# Free MMORPG



## Ryankop

I gotta admit, *Free Mac MMORPG*'s are difficult to find. World of Warcraft was always tempting, however it has a monthly cost. I am right now searching for an excellent MMORPG that is free and of course, OS X compatible. So far I've tried three that have their pros and cons (I didn't go into extreme detail). If any of you know anymore, post here  

? Runescape
-------------
As we all know runescape is nifty online applet, that is pretty impressive for what it offers. It has no class restrictions (you can be any class), and you can train any skill. However, it does retain found classes (from the combat skill you train the most) which are, archers, mages, and warriors.

Pros:
- Free for the limited world interface
- Has a very nice pvp and pking system
- Interesting way to calculate levels
Cons:
- Graphics aren't the best, however they aren't that shabby
- For all the 'good' stuff you must pay for membership
- No mac client version of it yet..

? Eternal Lands
-------------
This is an exceptionally well done Mac OS X port, of the game Eternal Lands. Similar to runescape, there are no class restrictions, you can train any skill, be whatever you want to be. Still in the beta development stages, this game is proving to be a fun way to kill time.

Pros:
- Nicely done graphics for a FREE game (except p2p races)
- Has an interesting built in guild system and unique chat system
- Friendly community, and nice players
- PVP and PK 
- Summoning!!
Cons:
- P2P races (The good ones too)
- Still in beta; several skills still need to be added upon (EG magic is a very weak skill compared to just plain attacking)
- Music for OS X port doesn't work yet

? Planeshift
-------------
A very nice eye candy OS X port of Planeshift, and again another beta in development stages. Didn't play it that long, but from the looks of it, a very nice camera mode, and spectacular graphics for this free game.

Pros:
- Very nice graphics for a free Mac MMORPG
- Animations look nice
- Interesting camera modes, and superb developed stories

Cons:
- Veeeeeerrrrrry Laggy, lag spikes here and there (OS X port only I believe, I was running it on a PowerPC G5 with Cable)
- Not all races are developed on

-----------------------------------------------------------------

So if you know of any other cool OS X Free MMORPG's (except Oberin, sorry, just never could appreciate it), post here!

Cheers,


----------



## monster and machine

there was one i used to play on a hacked account called Graal. it wasn't bad. graphically it looked liked SNES Zelda, which i htink is pretty cool.


----------



## Ryankop

Couldn't find an OS X version on their site...

Update: Found it

Not bad, any others?


----------



## monster and machine

free and for os x

http://www.firststaronlinestratics.com/


----------



## Ryankop

I didn't like that one you recently posted. However, I really enjoyed Graal.. The problem was it never saved. How do you get it to save? Whenever I quited it, it would merely start me from the beginning when I re-logged in. Does it do this for all trial users?


----------



## monster and machine

it shouldn't. that is weird.

i haven't tried that other one yet either. i was at insidemacgames.com and i saw the ad on a banner and thought it was pretty coincidental that i was seeing it right after reading your post so i thought i would let you know. i signed up, but i am too busy playing elder scrolls 3: morrowind right now to care about anything else.


----------



## Ryankop

All right. Keep me informed.


----------



## draognz20

*ty so much*

ty for saying Planeshift I now love that game its awesome. plz tell me if there r anymore games.


----------



## lewdvig

Free to play with micro transactions is the only way to thrive in WoW's shadow IMO.


Boot camp 

D&D Online is free to play.

The Old Republic is using micro payments, I am hoping that it will be free.


Mac 

Torchlight is spawning a free to play MMO that should be done soon.
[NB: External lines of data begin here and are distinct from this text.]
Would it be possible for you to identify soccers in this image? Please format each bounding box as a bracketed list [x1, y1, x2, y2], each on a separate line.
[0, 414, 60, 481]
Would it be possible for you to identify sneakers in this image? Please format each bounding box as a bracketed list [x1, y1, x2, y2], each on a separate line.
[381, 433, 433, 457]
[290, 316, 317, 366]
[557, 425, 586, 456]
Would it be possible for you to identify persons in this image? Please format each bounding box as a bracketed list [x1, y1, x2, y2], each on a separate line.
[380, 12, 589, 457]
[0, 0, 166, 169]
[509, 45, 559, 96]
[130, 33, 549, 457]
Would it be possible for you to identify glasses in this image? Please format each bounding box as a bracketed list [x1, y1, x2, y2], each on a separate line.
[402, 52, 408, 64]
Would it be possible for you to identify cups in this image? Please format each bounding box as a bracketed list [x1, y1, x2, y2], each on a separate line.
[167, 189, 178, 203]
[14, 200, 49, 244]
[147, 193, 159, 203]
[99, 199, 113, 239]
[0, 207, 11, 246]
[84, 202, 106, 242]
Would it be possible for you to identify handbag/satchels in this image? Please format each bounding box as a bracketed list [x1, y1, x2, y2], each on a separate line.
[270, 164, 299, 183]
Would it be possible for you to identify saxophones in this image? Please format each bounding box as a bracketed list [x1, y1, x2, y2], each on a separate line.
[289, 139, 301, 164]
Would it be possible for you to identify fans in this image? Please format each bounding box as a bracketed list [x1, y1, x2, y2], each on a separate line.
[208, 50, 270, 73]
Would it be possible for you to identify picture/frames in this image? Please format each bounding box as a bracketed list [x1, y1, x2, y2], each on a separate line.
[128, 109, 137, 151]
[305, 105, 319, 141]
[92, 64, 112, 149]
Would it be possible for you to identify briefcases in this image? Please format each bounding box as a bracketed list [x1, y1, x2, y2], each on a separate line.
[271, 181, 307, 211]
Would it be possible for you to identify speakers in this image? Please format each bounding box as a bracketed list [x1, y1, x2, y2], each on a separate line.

Heroes of Newerth - DotA (not an MMO) clone that is $30 and free to play online.


----------



## Manatus

I've started playing Oberin - pretty simple graphics, but I like it so far. Lots of interaction with other players, more literacy than you usually find on MMOs.


----------



## rgray

How about Facebook? Its free, its online and everyone on there is playing a role..  Your quest is to find the truth... :clap:


----------



## chas_m

I should mention that a friend of mine has a couple of free online MMORPGs that have done very well, Otherspace and Necromudus. He is also one of the people behind the commercial game Fallen Earth.

Be aware that these are MUD type games, not like World of Warcraft (or Fallen Earth for that matter).


----------



## Millen

I found a good site with MMORPG for mac: MMORPG for Mac | mmomac.com

Ohh found another site aswell: MMORPG | Free Mac Games

Lets keep on looking guys!! there gotta be more games than this.


----------



## Manatus

Not free to buy, but free to play: if you're thinking about getting Guild Wars, you're probably better off buying the PC version and also getting a licence of "Crossover" - it'll run you less than the Mac version and you can also use Crossover for other games/programs. I don't know why this is, but the Mac versions of old games seem to never drop in price and are still sold for $50-60 when the PC versions have long since gone down to $20 or so or are even in the bargain bin.


----------